# Start of DOCUMENT PASSAGE

The Catholic doctrine on divorce may be summed up in the following propositions:

  • In Christian marriage, which implies the restoration, by Christ Himself, of marriage to its original indissolubility, there can never be an absolute divorce, at least after the marriage has been consummated;
  • Non-Christian marriage can be dissolved by absolute divorce under certain circumstances in favour of the Faith;
  • Christian marriage before consummation can be dissolved by solemn profession in a religious order, or by an act of papal authority;
  • Separation from bed and board (divortium imperfectum) is allowed for various causes, especially in the case of adultery or lapse into infidelity or heresy on the part of husband or wife.
These propositions we shall explain in detail.

A. In Christian marriage, which implies the restoration, by Christ Himself, of marriage to its original indissolubility, there can never be an absolute divorce, at least after the marriage has been consummated.

1. The Original Indissolubility of Marriage and Its Restoration by Christ.

# End of DOCUMENT PASSAGE

EXERCISE REQUIREMENTS:
1. In the passage on Catholic doctrine on divorce, what Latin term is given for separation from bed and board?
2. Carry on the passage on Catholic doctrine on divorce from the point where it stops, beginning after its last heading.

# Start of DATASET EXTRACT

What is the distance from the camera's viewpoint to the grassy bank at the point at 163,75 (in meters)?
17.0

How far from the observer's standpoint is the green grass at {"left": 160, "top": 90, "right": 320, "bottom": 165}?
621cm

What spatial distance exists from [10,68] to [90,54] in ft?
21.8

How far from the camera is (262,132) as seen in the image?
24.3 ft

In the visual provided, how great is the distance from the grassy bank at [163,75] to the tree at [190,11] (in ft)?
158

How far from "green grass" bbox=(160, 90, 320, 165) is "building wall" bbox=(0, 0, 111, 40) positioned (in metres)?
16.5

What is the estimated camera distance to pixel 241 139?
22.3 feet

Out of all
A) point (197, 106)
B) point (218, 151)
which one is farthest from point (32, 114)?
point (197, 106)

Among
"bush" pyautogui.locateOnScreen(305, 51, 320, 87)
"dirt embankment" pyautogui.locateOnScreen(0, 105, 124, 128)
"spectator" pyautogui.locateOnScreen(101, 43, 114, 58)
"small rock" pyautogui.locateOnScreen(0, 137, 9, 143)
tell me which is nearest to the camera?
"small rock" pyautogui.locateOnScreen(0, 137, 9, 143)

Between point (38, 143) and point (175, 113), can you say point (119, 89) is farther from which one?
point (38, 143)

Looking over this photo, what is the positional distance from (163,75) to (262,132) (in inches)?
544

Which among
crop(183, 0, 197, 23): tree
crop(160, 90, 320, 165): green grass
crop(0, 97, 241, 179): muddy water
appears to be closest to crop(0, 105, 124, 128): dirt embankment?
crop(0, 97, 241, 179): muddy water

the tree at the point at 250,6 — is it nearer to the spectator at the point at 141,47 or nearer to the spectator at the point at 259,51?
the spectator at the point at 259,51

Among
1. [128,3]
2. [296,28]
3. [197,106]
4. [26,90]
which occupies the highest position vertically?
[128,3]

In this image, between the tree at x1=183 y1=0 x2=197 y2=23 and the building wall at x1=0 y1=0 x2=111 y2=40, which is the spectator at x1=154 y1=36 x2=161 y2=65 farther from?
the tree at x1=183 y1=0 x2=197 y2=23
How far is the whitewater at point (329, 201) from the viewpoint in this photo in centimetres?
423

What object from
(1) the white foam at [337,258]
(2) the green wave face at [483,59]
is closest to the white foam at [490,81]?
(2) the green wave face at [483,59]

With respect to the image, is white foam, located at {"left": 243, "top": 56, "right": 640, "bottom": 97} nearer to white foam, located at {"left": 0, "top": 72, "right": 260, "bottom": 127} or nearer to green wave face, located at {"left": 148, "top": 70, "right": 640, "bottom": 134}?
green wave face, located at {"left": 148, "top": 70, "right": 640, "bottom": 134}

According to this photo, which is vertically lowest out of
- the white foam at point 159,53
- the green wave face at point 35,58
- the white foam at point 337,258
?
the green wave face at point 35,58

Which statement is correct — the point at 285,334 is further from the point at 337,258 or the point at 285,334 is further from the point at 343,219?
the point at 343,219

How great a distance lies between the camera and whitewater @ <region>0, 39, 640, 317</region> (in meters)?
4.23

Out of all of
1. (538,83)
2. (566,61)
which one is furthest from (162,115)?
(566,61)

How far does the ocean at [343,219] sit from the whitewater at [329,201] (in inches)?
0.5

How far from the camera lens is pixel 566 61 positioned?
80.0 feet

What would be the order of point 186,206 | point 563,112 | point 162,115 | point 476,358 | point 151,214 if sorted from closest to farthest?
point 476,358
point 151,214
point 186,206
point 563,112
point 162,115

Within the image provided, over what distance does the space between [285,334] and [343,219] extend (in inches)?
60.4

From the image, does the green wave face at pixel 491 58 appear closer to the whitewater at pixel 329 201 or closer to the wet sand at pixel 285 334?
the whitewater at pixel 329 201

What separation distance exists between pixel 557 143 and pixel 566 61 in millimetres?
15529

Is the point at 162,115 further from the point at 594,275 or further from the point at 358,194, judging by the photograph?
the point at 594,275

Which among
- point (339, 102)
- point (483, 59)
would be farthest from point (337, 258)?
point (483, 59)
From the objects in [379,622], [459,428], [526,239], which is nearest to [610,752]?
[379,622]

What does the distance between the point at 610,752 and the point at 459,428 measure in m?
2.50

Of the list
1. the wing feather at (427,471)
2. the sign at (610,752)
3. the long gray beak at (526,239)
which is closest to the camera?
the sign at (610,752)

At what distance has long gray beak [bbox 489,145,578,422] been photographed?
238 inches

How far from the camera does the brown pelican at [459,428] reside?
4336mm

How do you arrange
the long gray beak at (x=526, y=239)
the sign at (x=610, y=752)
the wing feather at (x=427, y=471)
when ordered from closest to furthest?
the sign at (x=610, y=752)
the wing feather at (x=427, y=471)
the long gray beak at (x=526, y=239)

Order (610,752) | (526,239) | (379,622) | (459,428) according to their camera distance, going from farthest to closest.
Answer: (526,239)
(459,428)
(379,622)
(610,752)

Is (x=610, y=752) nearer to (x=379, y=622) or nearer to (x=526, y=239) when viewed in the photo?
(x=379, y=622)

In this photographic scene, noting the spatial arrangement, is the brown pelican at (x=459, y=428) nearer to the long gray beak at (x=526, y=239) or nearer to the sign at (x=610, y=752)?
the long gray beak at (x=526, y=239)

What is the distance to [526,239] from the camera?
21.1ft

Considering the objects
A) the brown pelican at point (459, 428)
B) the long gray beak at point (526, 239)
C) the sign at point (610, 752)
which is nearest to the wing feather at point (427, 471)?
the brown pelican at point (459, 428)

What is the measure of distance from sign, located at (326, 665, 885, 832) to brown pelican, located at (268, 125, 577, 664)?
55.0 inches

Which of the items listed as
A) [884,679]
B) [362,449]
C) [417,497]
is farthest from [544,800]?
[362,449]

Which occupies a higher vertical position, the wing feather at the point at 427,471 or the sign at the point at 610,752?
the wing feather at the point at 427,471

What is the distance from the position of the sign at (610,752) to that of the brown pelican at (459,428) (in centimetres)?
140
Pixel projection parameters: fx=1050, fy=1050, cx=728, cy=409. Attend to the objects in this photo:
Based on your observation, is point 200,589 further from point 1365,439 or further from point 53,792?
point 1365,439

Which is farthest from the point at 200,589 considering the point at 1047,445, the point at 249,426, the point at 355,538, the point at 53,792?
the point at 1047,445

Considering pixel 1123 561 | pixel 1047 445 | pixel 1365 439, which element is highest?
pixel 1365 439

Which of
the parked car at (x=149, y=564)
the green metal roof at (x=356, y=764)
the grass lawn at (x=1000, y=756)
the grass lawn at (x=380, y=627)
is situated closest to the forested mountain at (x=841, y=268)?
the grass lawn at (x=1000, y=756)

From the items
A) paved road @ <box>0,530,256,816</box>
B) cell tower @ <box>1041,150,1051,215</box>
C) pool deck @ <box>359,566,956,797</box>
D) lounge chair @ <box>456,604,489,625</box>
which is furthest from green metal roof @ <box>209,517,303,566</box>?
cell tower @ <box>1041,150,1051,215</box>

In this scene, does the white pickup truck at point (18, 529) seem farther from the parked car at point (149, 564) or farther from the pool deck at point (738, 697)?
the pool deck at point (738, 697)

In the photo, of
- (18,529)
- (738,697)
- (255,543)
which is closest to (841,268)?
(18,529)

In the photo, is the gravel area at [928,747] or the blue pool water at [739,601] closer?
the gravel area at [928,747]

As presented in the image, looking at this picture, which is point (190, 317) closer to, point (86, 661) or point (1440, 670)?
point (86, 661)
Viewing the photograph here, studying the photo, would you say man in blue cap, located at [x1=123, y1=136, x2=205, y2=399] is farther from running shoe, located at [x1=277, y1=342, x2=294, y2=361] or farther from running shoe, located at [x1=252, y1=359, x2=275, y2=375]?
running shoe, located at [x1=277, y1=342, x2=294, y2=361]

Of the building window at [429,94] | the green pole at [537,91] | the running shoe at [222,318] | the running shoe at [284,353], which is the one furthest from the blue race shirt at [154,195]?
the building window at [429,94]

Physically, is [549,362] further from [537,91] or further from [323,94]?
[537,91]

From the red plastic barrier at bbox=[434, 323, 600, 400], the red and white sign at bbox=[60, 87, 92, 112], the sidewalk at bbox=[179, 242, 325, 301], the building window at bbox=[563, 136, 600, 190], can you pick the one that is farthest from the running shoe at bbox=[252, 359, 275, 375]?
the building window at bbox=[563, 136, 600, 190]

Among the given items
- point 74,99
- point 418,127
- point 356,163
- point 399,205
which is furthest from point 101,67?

# End of DATASET EXTRACT

RESULTS FOR EACH TASK:
1. Divortium imperfectum.

2.
The inadmissibility of absolute divorce was ordained by Christ Himself according to the testimony of the Apostles and Evangelists: "Whoever shall put away his wife and marry another, committeth adultery against her. And if the wife shall put away her husband, and be married to another, she committeth adultery" (Mark, x, 11, 12. -Cf. Matt., xix, 9; Luke, xvi, 18). In like manner, St. Paul: "To them that are married, not I but the Lord commandeth, that the wife depart not from her husband. And if she depart, she remain unmarried, or be reconciled to her husband. And let not the husband put away his wife" (I Cor., vii, 10, 11). In these words Christ restored the original indissolubility of marriage as it had been ordained by God in the Creation and was grounded in human nature. This is expressly stated by Him against the Pharisees, who put forward the separation allowed by Moses: "Moses by reason of hardness of your heart permitted you to put away your wives"": but from the beginning it was not so" (Matt., xix, 8); "He who made man from the beginning, made them male and female. And he said: For this cause shall a man leave father and mother, and shall cleave to his wife, and they two shall be in one flesh. Therefore now they are not two, but one flesh. What therefore God hath joined together, let no man put asunder" (Matt., xix, 4-6). The indissolubility of all marriage, not merely of Christian marriage, is here affirmed. The permanence of marriage for the whole human race according to natural law is here confirmed and ratified by a Divine positive ordinance.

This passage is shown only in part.